All participants with a unique, de-identified patient ID were considered against the following inclusion criteria: a) at least one record in GDPPR, b) first positive COVID-19 infection between the 30th September 2020 and the 12th February 2021 (index date: date of their confirmed COVID-19 infection), c) over the age of 18 at the index date and d) more than a year of records available from their index date. The period restriction for positive COVID-19 infections was chosen to avoid confounding effects of pandemic waves, variants and other time-varying factors.

Individuals were included from their index date and followed to the earliest end point: i) outcome of study, ii) end of study date or iii) death date. The study end date was June 29th, 2022.

### Outcomes

The primary outcome was a CVD event within 1 year of index date (CVD-1y).

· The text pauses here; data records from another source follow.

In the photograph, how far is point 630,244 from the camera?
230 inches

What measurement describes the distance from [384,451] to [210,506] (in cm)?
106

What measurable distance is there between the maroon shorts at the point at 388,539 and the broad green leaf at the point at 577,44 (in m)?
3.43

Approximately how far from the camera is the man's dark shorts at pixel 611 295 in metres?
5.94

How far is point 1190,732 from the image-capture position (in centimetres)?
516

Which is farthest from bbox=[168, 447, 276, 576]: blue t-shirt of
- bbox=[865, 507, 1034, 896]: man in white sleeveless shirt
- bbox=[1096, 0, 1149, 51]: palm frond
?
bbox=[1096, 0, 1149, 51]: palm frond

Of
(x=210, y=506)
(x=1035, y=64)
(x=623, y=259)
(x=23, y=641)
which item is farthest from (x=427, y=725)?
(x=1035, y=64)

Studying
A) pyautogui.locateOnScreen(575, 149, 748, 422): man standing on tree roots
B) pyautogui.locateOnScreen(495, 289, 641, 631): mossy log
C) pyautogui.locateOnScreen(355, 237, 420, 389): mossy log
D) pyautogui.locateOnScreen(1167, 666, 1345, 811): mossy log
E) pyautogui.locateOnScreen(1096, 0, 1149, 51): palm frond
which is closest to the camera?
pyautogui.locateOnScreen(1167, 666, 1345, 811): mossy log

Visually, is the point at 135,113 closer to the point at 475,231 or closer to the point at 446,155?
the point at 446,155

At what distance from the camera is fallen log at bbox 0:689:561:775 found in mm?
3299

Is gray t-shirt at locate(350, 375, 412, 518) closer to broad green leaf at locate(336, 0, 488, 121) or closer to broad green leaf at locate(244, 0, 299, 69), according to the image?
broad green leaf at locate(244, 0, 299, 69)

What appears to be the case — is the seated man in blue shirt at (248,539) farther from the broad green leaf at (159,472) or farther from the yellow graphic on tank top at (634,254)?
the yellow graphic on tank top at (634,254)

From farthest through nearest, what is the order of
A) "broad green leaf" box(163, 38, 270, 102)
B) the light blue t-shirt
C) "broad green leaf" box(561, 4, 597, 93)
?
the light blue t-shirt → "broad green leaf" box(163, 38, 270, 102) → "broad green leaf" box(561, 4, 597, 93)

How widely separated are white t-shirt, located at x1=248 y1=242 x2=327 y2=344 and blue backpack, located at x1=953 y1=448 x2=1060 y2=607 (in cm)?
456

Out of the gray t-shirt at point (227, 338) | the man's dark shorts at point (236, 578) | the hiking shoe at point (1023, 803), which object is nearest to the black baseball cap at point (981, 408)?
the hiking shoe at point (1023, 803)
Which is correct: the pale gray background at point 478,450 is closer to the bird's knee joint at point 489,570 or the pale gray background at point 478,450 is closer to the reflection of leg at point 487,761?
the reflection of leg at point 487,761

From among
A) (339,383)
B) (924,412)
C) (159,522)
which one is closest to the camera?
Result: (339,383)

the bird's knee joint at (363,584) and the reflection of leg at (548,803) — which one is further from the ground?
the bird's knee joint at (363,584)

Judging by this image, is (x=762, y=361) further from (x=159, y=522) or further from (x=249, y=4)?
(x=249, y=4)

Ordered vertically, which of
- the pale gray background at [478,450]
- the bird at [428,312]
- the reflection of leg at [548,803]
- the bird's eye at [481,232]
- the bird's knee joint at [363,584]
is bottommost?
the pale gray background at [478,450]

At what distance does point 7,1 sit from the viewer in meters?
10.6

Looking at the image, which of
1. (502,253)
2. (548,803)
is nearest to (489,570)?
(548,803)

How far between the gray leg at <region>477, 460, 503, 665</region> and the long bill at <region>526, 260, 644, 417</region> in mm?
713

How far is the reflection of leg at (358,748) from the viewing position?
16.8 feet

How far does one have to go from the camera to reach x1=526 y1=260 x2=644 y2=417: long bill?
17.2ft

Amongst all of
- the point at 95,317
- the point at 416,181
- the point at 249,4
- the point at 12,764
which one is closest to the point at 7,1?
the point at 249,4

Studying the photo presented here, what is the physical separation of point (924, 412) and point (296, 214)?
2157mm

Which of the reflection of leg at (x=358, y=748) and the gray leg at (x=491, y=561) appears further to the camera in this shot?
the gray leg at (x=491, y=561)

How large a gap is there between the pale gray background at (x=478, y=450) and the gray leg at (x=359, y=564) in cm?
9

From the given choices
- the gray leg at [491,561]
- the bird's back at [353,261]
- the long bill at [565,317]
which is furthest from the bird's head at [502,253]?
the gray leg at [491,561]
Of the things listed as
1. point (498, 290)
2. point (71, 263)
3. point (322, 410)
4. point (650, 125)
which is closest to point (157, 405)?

These events were identified by an and International Classification of Diseases, Tenth Revision (ICD-10) or SNOMED-CT record (in hospital data and GDPPR data, respectively) for a CVD event, including diagnoses of coronary heart disease events, stroke and transient ischaemic attack. Codelists were derived from Kuan et al. 2019 [32]. As a secondary outcome, we also explored CVD events within 30 days, 90 days, 180 days and 2 years of the index date.

A secondary outcome was COVID-19 death, defined as either (i) record of ICD-10 term for suspected or confirmed COVID-19 diagnosis on the death certificate, (ii) death within 28 days from first recorded COVID-19 event (positive test, diagnosis, or admission), or (iii) hospital admission due to COVID-19 with a discharge method or destination indicating death, regardless of cause and duration after the index event.

### Demographic variables and risk factors

The participant’s demographic information included age, sex, ethnicity, and socio-economic deprivation (patient-level index of multiple deprivation (IMD) quintile where 1 indicates most deprived and 5 indicates the least deprived). Age and sex were derived from the most recent non-missing value across primary care (GDPPR) and secondary care (HES-APC). For ethnicity, prioritisation was given to the most recent primary care record, with secondary care records used where data was missing or coded as unknown.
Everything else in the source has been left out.